2. That the Court will not reject any defence that is served after the expiration of the prescribed time limit for the delivery of defence. There are two possible reasons for this;


a. That defence has been filed and served though late.


b. That the Claimants failed to act swiftly to filed application for default judgment after expiry of 28 days allowable by Rule 5.37 to filed a defence.


3. There ought to be evidence of explanation and reasons for the delay in not filing defence within time concern.


4. The question of whether there is merit in the defence.


7. To distinguish this case from that of Koroi, I noted there are discrepancies as to dates alluded in paragraph one of that judgment. However, on thing stands out clear is that summons were filed on 26th January, 2001, memorandum of appearance was filed on 8th March 2001 (one month, ten days late), and defence was filed on 18th April 2001 (further 2 months and 22 days late).

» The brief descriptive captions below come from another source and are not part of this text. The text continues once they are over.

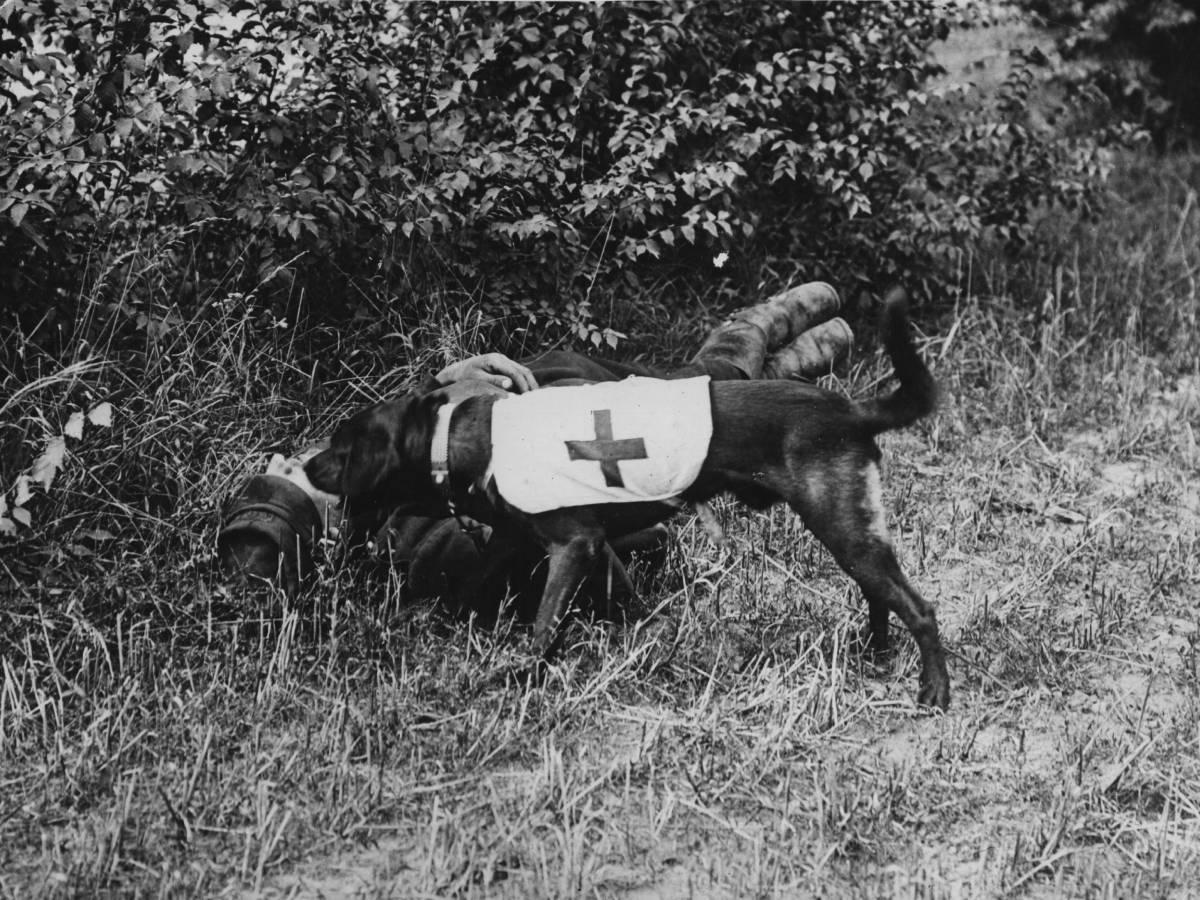 Красный Крест Лучше всего четвероногие бойцы показывали себя в спасении раненых. Обученная собака брала шлем раненного пехотинца и несла в лагерь, а затем могла указать место, где дожидался боец. Бывали случаи, когда несколько собак буквально притаскивали потерявшего сознания солдата к палаткам Красного Креста.
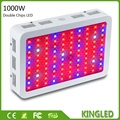 KingLED 600W 800W 1000W 1200W 1600W Double Chips LED Grow Light Full Spectrum For Indoor Plants and Flower Phrase High Yield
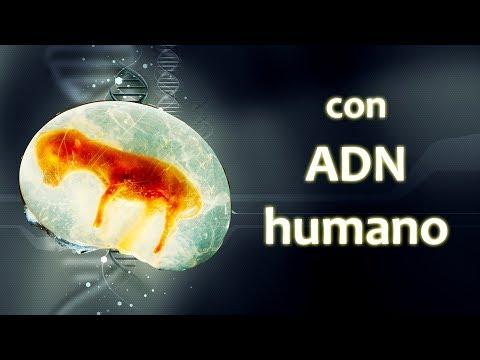 Creado híbrido humano-oveja | Noticias 26/02/2018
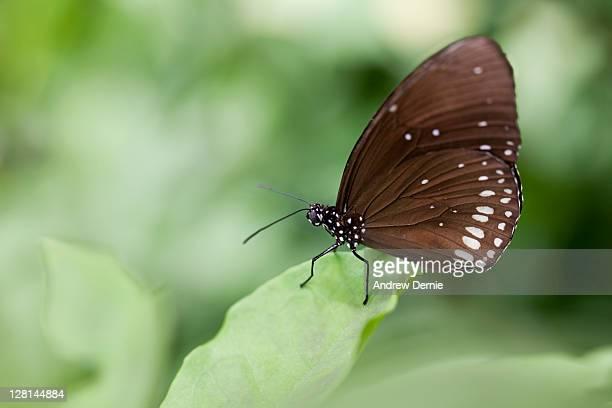 butterfly - andrew dernie - fotografias e filmes do acervo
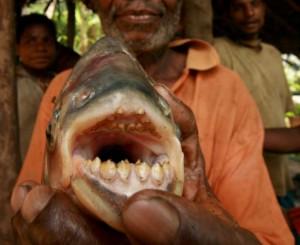 testacle eating fish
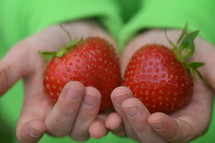 offering huge strawberries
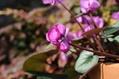 八重咲きのシクラメン・コウム
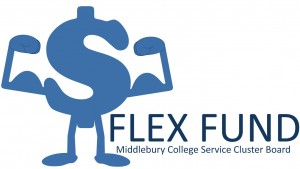 Official Flex Fund Logo
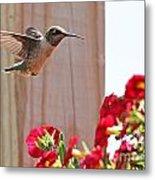 Hummingbird 4533 Metal Print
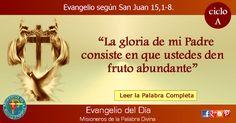 MISIONEROS DE LA PALABRA DIVINA: EVANGELIO - SAN JUAN  15,1-8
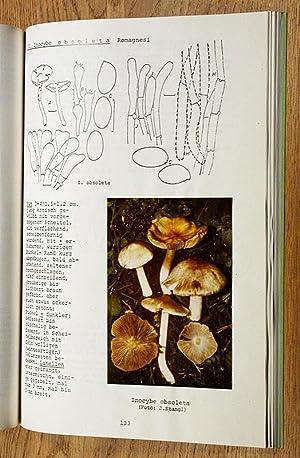 4. Beitrag zur Kenntnis der Ulmer Pilzflora: Rißpilze (Inocyben).: Stangl, J. und M. Enderle:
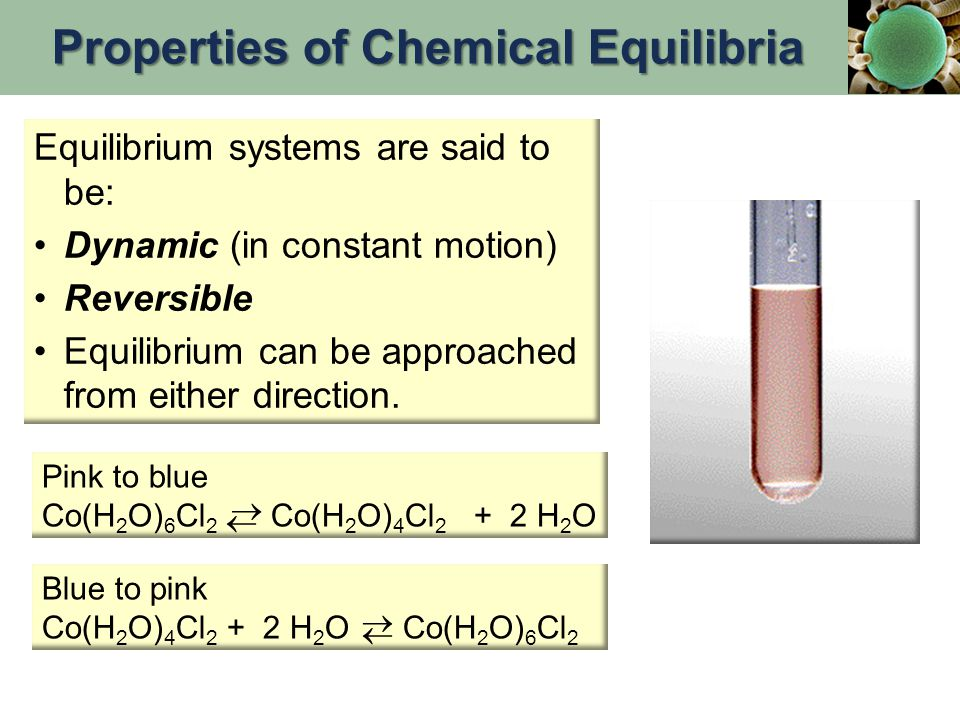 Properties of Chemical Equilibria
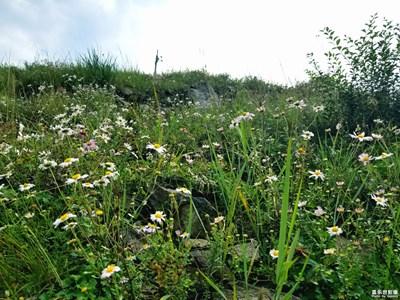 大美九龙湾之一:花草篇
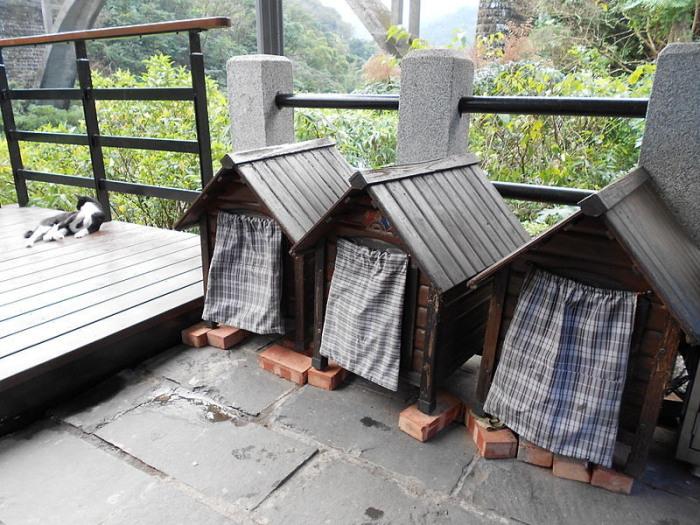 Кошачьи домики в Хутонге. | Фото: commons.wikimedia.org.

8. In this case, the First and Second Defendants were late 7 month to file their defence. In my opinion, Rule 9.17 is quite simple; if Defendant does not file and serve response or defence within 28 days required by Rule 5.37, and there is proof of service by sworn statement, the Claimant may apply to Court for default judgment. In my respectable view, principle requirements in (1) (2) and (4) above are requirements necessary for consideration at the application to set aside default judgment. At this stage, the Court is only legally persuaded to look at the delay and reasons for the delay and whether to accept it or not. I think that is the simple and literal exponent of Rule 9.17. To go beyond is an attempt to complicate a simple application. Orders for default judgment are not ultimatum and do not conclude a cause of action. The Defendant can come back to court and apply to set aside the default judgment orders. It would be then viewed as proper time to raise issues in (1),(2) and (4) as in paragraph 6 above.


Raising the issue of timber rights process:


9. This issue is raised at the submissions. I am cautious to say whether it is proper time to question the timber rights process. It may not be a proper route to assume now because time limitation could have rendered severe adverse effect on the proper path, that is, for either an appeal or claim for judicial review. In any event raising the issue outside of time limitation is in my opinion viewed as judicial review in disguise. I am not dealing with any of those issues now or even attempt venturing into it. However, the rest of the claim for trespass and damages are still on course.


Issue of delay:


10. Apart from attempting to gather supporting principles the most important issue in an application for default judgment is whether the Defendants have good reason for delay in filing a defence. Mr Rose on behalf of the First and Second Defendants submits that they have good reason for the delay. Paragraph 7 of sworn statement of Rex Soaika stated that the file was not received from the previous lawyers (Pacific Lawyers). And that they need time to peruse and where possible seek instruction or clarifications from clients before moving forward.


11. What indeed had transpired was that on 17th July, 2013, when the notice of change of advocate was filed; a defence if it was filed by then was already 6½ months late. There is no explanation from previous lawyers available. And explanation from current Counsel appears sloppy and cannot place delay in any level acceptable in the circumstances.


12. With all that I have said, I hereby grant the application as sought.


Orders:


1. Default judgment is entered for the Claimants against the First and Second Defendants.


2. Cost in the cause.


The Court.


[1] [2001] SBHC; HC-CC 007 of 2001 (23 April 2001).